Je vous remercie de votre invitation à m'exprimer devant vous. Vous m'avez adressé un long questionnaire auquel je promets une réponse écrite détaillée dès que j'aurai fini de participer à divers jurys, soutenances et autres conseils restreints.
D'une certaine manière, votre commission d'enquête a anticipé les évènements récents. La France est un pays de jacqueries depuis mille ans pour une raison assez curieuse et presque unique dans le monde occidental. La France est un État-nation où l'État a construit la nation. Il s'en veut le garant et l'organisateur. Il n'est pas constitué depuis la transformation de l'Ancien régime comme un État décentralisé, il n'a pas choisi d'être girondin. Il y a un enjeu particulier dans la structuration nationale de ce pays qui veut que l'État considère que toute revendication, négociation et dialogue passe par le rapport de force. J'ai longtemps travaillé avec Michel Rocard qui s'en désolait, mais une forme de culture d'État impose que l'on montre ses muscles d'abord et que l'on discute ensuite. L'État comme les organisations sociales, paysannes puis ouvrières, ont toujours considéré qu'il s'agissait du mode d'emploi. Il y avait même une organisation acceptée par tous, qui a duré jusqu'en 1979 et la grande manifestation des sidérurgistes à Paris. On pouvait y voir une forme de petit « tournoi », avec des règles précises et strictes, où chacun montrait ses muscles et où la confrontation se faisait avec un minimum de casse. Il s'agissait d'une représentation symbolique de l'organisation de la confrontation.
À partir de 1986, un évènement a eu lieu, qui a continué de dégrader génériquement la problématique de la violence en société. La violence s'est installée dans tout le territoire et s'est accentuée au rythme de la généralisation du trafic de stupéfiant. Nous avons assisté à une déperdition du contrôle social des grandes organisations criminelles depuis la mort de Jean-Jé Colonna et l'assassinat de Farid Berrahma. À partir de ce moment, le contrôle central des trafics de stupéfiants a disparu pour faire place à une décentralisation massive dans les petites et moyennes villes avec une confrontation majeure sur les zones de chalandise. Après tout, le trafic de stupéfiants est l'élément le plus extraordinairement développé de l'économie de marché. Tout fonctionne à peu près de la même manière : intégration verticale, intégration verticale, investissement en recherche et développement, primes à la performance pour le petit personnel. Seule la gestion de la concurrence est plus définitive.

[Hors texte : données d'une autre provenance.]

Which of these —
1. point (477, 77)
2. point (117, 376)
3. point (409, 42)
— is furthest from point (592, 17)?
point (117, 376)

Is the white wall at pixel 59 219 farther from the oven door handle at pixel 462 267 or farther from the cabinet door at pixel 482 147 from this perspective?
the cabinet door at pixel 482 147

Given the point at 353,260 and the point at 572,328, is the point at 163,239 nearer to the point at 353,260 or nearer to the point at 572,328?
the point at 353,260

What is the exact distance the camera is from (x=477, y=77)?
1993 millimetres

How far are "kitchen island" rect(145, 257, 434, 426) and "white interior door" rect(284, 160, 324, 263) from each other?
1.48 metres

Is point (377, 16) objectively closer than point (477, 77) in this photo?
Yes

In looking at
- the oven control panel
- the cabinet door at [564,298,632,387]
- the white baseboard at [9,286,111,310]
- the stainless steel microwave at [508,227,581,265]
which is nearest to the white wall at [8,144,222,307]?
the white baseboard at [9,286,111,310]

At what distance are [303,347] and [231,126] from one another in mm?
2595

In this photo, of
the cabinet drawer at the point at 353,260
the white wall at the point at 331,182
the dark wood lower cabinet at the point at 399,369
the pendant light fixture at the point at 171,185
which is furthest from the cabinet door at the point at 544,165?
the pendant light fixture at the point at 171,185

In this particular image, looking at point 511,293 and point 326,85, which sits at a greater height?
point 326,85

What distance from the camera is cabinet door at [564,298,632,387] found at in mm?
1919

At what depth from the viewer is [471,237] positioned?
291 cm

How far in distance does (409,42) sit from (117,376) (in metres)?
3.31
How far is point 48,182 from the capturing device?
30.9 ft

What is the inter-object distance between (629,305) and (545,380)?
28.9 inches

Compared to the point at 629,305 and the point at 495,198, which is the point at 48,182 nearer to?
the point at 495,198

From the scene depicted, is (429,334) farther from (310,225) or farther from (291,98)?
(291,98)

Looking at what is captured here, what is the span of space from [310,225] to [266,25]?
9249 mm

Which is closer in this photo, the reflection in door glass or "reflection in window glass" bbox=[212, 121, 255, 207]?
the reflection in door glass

La perte de contrôle a conduit à des relations directes du producteur au consommateur, de l'autoproduction locale, des frictions sur les fours et les zones de chalandise, des développements curieux d'accélération de la rotation du caïdat local. Ce processus a amené une « violentisation » régulière que l'on ne voit plus tellement elle est régulière : règlements de compte, enlèvements, violences diverses, une certaine forme de racket social et criminel, et un développement d'organisations criminelles.
À partir de 1986, nous avons assisté à l'arrivée soudaine de la nébuleuse. Je l'ai vécue car j'étais vice-président de l'université Panthéon-Sorbonne, mais aussi responsable d'une partie du service d'ordre central de l'Union nationale des étudiants de France indépendante et démocratique. Cette nébuleuse était constituée de lycéens venus des banlieues, cités et quartiers. N'ayant aucune connaissance de la culture des manifestations, ils trouvaient qu'il était sympathique de se positionner devant la première ligne du cortège pour affronter directement les représentants de l'ordre. La mort de Malik Oussekine a conduit à repenser totalement l'organisation des manifestations, en prenant en compte la présence d'amateurs de la manifestation se confrontant à des professionnels du maintien de l'ordre.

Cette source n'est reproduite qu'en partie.